Twinsburg -- Council addressed a potential repeal of the .25 percent income tax increase Feb. 26, sending an ordinance to put the repeal on the November 2013 ballot to its second reading.
If adopted, the ordinance would send the repeal to the general election's ballot, where residents would decide to repeal or continue the .25 tax increase that was passed in 2009 to make up for lost revenue from the defunct Chrysler Stamping Plant.
Councilman Gary Sorace said legislation for ballot issues such as the repeal cannot be passed as an emergency so it needs to be given three readings by City Council. Sorace said Council is dedicated to following through on its original commitment to introduce a repeal after four years and put the decision to the residents.
"That's what we said we would do and we're definitely going to do it," Sorace said. "I don't think we're going to campaign one way or another. I think we're to a point where we think we can make it through the next couple years and if we then need to reinstate it, we'll go back to the people but for now, we don't need it."

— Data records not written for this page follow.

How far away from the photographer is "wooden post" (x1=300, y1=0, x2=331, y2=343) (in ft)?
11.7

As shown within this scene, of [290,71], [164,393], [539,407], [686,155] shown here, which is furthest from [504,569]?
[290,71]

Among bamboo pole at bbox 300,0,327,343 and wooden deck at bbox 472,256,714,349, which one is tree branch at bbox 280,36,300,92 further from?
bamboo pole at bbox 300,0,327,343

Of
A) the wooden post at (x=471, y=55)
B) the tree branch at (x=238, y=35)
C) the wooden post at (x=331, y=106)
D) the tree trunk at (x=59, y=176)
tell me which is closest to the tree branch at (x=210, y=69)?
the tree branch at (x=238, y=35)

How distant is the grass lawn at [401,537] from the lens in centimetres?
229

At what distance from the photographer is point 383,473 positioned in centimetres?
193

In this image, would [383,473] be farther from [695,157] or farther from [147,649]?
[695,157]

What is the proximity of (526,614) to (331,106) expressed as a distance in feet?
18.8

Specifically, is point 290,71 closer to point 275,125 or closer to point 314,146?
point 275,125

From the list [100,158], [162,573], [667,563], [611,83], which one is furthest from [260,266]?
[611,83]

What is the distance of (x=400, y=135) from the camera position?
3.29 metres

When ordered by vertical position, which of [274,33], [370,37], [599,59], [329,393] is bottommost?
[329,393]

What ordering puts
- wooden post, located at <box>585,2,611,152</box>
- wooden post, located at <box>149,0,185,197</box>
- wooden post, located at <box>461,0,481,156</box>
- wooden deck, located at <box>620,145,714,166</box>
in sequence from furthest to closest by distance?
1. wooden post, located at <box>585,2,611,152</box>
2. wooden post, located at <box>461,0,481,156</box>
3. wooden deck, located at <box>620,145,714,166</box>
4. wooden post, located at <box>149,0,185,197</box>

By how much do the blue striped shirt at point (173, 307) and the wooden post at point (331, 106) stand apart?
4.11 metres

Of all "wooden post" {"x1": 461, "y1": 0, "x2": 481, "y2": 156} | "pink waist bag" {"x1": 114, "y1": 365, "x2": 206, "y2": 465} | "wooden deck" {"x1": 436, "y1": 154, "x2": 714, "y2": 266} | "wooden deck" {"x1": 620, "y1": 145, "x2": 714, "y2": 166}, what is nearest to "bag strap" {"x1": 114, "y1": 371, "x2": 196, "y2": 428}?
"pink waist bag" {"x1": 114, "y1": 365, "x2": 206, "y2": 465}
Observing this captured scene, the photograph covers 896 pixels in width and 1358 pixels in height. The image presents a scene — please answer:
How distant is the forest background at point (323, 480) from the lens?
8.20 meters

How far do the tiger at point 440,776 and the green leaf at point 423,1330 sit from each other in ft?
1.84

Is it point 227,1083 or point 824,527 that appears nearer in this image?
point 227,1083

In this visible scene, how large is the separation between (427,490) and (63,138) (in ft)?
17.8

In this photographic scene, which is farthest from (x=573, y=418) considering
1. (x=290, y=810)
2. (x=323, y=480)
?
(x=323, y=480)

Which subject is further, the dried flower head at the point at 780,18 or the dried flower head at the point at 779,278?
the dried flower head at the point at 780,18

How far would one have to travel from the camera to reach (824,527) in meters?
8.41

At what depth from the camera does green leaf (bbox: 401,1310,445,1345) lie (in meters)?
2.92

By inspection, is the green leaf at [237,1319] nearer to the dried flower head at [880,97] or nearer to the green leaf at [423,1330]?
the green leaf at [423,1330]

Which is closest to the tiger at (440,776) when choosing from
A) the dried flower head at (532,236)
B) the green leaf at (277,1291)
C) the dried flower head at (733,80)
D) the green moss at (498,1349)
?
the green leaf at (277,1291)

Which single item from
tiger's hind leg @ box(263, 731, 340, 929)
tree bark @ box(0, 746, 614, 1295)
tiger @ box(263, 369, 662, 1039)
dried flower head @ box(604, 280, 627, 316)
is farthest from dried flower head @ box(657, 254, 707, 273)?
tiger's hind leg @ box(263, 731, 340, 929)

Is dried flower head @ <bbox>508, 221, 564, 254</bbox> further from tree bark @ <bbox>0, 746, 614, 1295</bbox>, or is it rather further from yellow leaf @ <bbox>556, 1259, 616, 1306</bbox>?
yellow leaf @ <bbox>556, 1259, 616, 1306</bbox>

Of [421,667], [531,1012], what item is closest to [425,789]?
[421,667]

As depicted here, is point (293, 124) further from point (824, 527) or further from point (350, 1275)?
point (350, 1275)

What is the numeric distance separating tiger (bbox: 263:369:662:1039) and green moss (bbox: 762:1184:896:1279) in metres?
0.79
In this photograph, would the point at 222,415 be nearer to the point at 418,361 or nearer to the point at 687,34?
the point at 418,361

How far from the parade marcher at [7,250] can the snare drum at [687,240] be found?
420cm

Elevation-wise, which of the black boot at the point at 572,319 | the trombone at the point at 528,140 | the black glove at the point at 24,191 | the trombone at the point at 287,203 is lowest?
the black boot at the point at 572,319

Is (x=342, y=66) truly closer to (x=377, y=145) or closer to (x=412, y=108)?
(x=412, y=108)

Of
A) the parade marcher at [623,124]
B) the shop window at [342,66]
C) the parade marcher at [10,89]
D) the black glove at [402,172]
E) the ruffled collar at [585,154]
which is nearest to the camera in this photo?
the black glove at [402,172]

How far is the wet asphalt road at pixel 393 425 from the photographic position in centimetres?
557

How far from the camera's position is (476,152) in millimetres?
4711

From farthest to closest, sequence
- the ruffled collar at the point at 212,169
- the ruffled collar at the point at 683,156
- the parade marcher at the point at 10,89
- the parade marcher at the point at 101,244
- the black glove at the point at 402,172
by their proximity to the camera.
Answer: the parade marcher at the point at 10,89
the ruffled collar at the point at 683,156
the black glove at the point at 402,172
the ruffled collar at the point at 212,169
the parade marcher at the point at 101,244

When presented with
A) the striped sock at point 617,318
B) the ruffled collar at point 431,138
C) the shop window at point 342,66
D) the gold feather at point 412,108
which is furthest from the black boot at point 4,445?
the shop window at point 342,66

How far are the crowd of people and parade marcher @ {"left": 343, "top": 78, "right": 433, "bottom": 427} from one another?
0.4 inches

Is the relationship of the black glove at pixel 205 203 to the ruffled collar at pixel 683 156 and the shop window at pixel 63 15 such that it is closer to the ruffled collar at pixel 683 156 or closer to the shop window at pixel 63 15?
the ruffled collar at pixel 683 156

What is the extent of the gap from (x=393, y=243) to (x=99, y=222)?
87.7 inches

If the repeal goes to the fall ballot and is approved by voters, the city’s tax rate would revert to 2 percent. If the repeal fails, the income tax rate in the city would remain at 2.25 percent.
Prior to the income tax increase, which took effect in 2010, yearly income tax revenue collection hovered between $16 million and $18 million. Following the increase, the city took in $19.9 million in 2011 and $23.1 million in 2012, though 2012 revenue also contained $2 million in overpayments by local businesses, which will be refunded this year by the city.